Requirement: Your job is to restate each entry word for word.

Provided entries:
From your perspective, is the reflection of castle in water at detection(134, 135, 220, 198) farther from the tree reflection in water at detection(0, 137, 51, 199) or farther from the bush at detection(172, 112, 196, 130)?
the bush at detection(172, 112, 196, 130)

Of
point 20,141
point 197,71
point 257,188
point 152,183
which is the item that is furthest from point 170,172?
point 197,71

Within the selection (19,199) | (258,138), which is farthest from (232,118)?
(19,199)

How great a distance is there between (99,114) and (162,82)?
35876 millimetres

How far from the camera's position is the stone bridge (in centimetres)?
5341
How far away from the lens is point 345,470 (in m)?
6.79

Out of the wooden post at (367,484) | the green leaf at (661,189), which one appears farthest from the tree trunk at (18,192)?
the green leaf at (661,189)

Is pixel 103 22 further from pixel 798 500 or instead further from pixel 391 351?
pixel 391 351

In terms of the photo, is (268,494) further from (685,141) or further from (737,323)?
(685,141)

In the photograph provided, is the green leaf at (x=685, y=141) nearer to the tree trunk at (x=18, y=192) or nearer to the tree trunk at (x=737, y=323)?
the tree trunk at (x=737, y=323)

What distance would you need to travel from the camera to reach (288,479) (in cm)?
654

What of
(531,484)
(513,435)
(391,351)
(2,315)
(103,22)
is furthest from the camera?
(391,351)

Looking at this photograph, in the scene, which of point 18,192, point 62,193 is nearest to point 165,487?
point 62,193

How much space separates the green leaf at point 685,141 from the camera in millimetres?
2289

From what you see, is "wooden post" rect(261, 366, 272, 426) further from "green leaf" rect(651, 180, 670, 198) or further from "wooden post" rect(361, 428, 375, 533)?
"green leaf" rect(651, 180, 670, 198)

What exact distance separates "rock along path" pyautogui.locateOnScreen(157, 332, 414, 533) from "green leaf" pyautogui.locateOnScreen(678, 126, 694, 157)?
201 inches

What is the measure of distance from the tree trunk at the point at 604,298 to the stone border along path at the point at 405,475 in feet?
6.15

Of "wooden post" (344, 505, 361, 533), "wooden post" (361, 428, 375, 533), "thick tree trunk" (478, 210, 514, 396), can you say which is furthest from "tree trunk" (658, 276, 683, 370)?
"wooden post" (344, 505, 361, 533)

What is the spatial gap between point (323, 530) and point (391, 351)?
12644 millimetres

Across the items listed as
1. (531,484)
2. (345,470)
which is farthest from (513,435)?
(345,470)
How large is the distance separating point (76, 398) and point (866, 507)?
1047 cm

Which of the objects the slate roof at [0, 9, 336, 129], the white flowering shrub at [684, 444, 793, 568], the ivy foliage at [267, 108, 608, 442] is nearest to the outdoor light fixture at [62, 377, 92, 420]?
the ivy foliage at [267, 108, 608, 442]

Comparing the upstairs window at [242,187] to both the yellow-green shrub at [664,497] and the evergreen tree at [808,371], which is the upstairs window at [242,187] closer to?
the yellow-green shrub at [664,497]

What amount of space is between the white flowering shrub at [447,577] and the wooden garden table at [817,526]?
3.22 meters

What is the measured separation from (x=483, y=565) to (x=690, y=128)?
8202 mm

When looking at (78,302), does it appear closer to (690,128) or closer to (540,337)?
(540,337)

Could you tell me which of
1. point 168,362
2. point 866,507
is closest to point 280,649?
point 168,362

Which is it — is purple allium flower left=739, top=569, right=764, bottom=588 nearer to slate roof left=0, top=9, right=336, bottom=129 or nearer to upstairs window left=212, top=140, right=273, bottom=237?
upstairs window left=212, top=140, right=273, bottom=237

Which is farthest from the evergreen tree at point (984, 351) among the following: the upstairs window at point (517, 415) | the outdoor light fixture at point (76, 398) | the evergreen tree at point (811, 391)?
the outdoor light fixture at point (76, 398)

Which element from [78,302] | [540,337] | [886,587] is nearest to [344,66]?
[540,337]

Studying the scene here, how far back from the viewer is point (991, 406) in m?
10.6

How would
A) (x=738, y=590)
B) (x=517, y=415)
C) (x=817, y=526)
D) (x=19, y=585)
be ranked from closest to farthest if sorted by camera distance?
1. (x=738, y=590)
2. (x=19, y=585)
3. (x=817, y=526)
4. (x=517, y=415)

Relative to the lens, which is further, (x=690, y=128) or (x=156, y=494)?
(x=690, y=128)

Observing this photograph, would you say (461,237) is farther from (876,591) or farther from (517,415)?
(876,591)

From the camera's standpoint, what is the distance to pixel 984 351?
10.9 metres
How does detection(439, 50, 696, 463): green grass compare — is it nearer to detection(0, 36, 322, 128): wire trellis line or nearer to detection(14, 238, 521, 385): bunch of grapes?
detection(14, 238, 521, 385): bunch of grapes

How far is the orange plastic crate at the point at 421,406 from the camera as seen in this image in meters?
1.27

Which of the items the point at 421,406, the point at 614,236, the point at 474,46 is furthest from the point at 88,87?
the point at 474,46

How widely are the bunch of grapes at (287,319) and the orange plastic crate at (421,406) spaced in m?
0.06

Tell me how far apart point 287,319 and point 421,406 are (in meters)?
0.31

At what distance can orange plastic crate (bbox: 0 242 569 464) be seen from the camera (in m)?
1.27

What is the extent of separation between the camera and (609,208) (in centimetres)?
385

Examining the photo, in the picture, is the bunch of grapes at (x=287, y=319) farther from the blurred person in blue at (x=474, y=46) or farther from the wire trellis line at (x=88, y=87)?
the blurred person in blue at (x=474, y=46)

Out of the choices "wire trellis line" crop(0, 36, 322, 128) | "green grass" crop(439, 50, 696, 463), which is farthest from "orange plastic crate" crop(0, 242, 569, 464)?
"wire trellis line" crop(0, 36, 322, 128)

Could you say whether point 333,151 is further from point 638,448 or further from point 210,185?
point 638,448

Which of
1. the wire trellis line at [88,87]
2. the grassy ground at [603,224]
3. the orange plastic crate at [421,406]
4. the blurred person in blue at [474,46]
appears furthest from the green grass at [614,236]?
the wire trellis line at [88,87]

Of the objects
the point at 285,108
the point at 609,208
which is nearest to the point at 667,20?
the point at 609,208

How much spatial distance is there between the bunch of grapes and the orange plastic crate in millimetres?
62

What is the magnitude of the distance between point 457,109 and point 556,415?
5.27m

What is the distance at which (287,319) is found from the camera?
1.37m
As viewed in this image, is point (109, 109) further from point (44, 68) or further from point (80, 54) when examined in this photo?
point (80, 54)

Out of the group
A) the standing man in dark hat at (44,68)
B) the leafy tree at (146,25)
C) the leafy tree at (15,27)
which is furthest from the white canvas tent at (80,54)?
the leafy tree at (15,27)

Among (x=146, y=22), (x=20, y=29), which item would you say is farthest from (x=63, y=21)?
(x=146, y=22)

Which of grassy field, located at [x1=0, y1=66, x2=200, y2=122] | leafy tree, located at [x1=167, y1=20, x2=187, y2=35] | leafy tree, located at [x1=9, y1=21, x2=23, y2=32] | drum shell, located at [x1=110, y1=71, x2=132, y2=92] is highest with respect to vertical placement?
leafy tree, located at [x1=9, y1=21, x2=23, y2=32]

Expected answer:
From your perspective, is the reflection of castle in water at detection(134, 135, 220, 198) farther from the tree reflection in water at detection(0, 137, 51, 199) or farther from the bush at detection(172, 112, 196, 130)?
the bush at detection(172, 112, 196, 130)

Of
point 20,141
point 197,71
point 257,188
point 152,183
which is the item that is furthest from point 170,172?
point 197,71

Within the selection (19,199) | (258,138), which is farthest from (232,118)?
(19,199)

How great a distance is there between (99,114) and (162,82)?
35876 millimetres

How far from the camera's position is the stone bridge (in centimetres)?
5341
How far away from the lens is point 345,470 (in m)?
6.79

Out of the wooden post at (367,484) | the green leaf at (661,189), which one appears farthest from the tree trunk at (18,192)?
the green leaf at (661,189)

Is pixel 103 22 further from pixel 798 500 or instead further from pixel 391 351?
pixel 391 351

In terms of the photo, is (268,494) further from (685,141) or further from (737,323)?
(685,141)

In the photograph provided, is the green leaf at (x=685, y=141) nearer to the tree trunk at (x=18, y=192) or nearer to the tree trunk at (x=737, y=323)?
the tree trunk at (x=737, y=323)

What distance would you need to travel from the camera to reach (288,479) (in cm)?
654

What of
(531,484)
(513,435)
(391,351)
(2,315)
(103,22)
is furthest from the camera?
(391,351)

Looking at this photograph, in the scene, which of point 18,192, point 62,193 is nearest to point 165,487?
point 62,193

How much space separates the green leaf at point 685,141 from the camera in millimetres?
2289

From what you see, is "wooden post" rect(261, 366, 272, 426) further from "green leaf" rect(651, 180, 670, 198) or further from "wooden post" rect(361, 428, 375, 533)?
"green leaf" rect(651, 180, 670, 198)

What exact distance separates "rock along path" pyautogui.locateOnScreen(157, 332, 414, 533) from "green leaf" pyautogui.locateOnScreen(678, 126, 694, 157)?
201 inches

What is the measure of distance from the tree trunk at the point at 604,298 to the stone border along path at the point at 405,475 in feet?
6.15

Of "wooden post" (344, 505, 361, 533), "wooden post" (361, 428, 375, 533), "thick tree trunk" (478, 210, 514, 396), can you say which is furthest from "tree trunk" (658, 276, 683, 370)?
"wooden post" (344, 505, 361, 533)

What is the spatial gap between point (323, 530) and point (391, 351)?
12644 millimetres

Across the items listed as
1. (531,484)
2. (345,470)
which is farthest from (513,435)?
(345,470)
How large is the distance separating point (76, 398) and point (866, 507)?
1047 cm

Which of the objects the slate roof at [0, 9, 336, 129], the white flowering shrub at [684, 444, 793, 568], the ivy foliage at [267, 108, 608, 442] is nearest to the outdoor light fixture at [62, 377, 92, 420]?
the ivy foliage at [267, 108, 608, 442]

Comparing the upstairs window at [242,187] to both the yellow-green shrub at [664,497] and the evergreen tree at [808,371], which is the upstairs window at [242,187] closer to?
the yellow-green shrub at [664,497]

What amount of space is between the white flowering shrub at [447,577] and the wooden garden table at [817,526]?
3.22 meters

What is the measured separation from (x=483, y=565) to (x=690, y=128)?
8202 mm

When looking at (78,302), does it appear closer to (690,128) or closer to (540,337)?
(540,337)

Could you tell me which of
1. point 168,362
2. point 866,507
is closest to point 280,649?
point 168,362

Which is it — is purple allium flower left=739, top=569, right=764, bottom=588 nearer to slate roof left=0, top=9, right=336, bottom=129 or nearer to upstairs window left=212, top=140, right=273, bottom=237?
upstairs window left=212, top=140, right=273, bottom=237

Which is farthest from the evergreen tree at point (984, 351) among the following: the upstairs window at point (517, 415) | the outdoor light fixture at point (76, 398) | the evergreen tree at point (811, 391)?
the outdoor light fixture at point (76, 398)

Which element from [78,302] | [540,337] | [886,587] is nearest to [344,66]?
[540,337]

Studying the scene here, how far back from the viewer is point (991, 406) in m?
10.6

How would
A) (x=738, y=590)
B) (x=517, y=415)
C) (x=817, y=526)
D) (x=19, y=585)
be ranked from closest to farthest if sorted by camera distance?
1. (x=738, y=590)
2. (x=19, y=585)
3. (x=817, y=526)
4. (x=517, y=415)

Relative to the lens, which is further, (x=690, y=128) or (x=156, y=494)?
(x=690, y=128)

Observing this photograph, would you say (461,237) is farther from (876,591) or farther from (517,415)?
(876,591)

From the camera's standpoint, what is the distance to pixel 984 351?
10.9 metres
How does detection(439, 50, 696, 463): green grass compare — is it nearer to detection(0, 36, 322, 128): wire trellis line or nearer to detection(14, 238, 521, 385): bunch of grapes?
detection(14, 238, 521, 385): bunch of grapes

How far is the orange plastic crate at the point at 421,406 from the camera as seen in this image in meters?
1.27

Which of the items the point at 421,406, the point at 614,236, the point at 474,46 is furthest from the point at 88,87?
the point at 474,46

How widely are the bunch of grapes at (287,319) and the orange plastic crate at (421,406) spaced in m?
0.06

Tell me how far apart point 287,319 and point 421,406 are (in meters)?
0.31

At what distance can orange plastic crate (bbox: 0 242 569 464) be seen from the camera (in m)?
1.27

What is the extent of separation between the camera and (609,208) (in centimetres)?
385

Examining the photo, in the picture, is the bunch of grapes at (x=287, y=319) farther from the blurred person in blue at (x=474, y=46) or farther from the wire trellis line at (x=88, y=87)?
the blurred person in blue at (x=474, y=46)

Out of the choices "wire trellis line" crop(0, 36, 322, 128) | "green grass" crop(439, 50, 696, 463), which is farthest from "orange plastic crate" crop(0, 242, 569, 464)?
"wire trellis line" crop(0, 36, 322, 128)

Could you say whether point 333,151 is further from point 638,448 or further from point 210,185?
point 638,448

Which of
1. the wire trellis line at [88,87]
2. the grassy ground at [603,224]
3. the orange plastic crate at [421,406]
4. the blurred person in blue at [474,46]
appears furthest from the green grass at [614,236]?
the wire trellis line at [88,87]

Of the objects
the point at 285,108
the point at 609,208
which is nearest to the point at 667,20?
the point at 609,208

How much spatial distance is there between the bunch of grapes and the orange plastic crate in millimetres?
62

What is the magnitude of the distance between point 457,109 and point 556,415?
5.27m

What is the distance at which (287,319) is found from the camera?
1.37m
As viewed in this image, is point (109, 109) further from point (44, 68) or further from point (80, 54) when examined in this photo?
point (80, 54)

Out of the group
A) the standing man in dark hat at (44,68)
B) the leafy tree at (146,25)
C) the leafy tree at (15,27)
which is furthest from the white canvas tent at (80,54)?
the leafy tree at (15,27)

Among (x=146, y=22), (x=20, y=29), which item would you say is farthest from (x=63, y=21)?
(x=146, y=22)

Which of grassy field, located at [x1=0, y1=66, x2=200, y2=122] | leafy tree, located at [x1=167, y1=20, x2=187, y2=35] | leafy tree, located at [x1=9, y1=21, x2=23, y2=32] | drum shell, located at [x1=110, y1=71, x2=132, y2=92] is highest with respect to vertical placement?
leafy tree, located at [x1=9, y1=21, x2=23, y2=32]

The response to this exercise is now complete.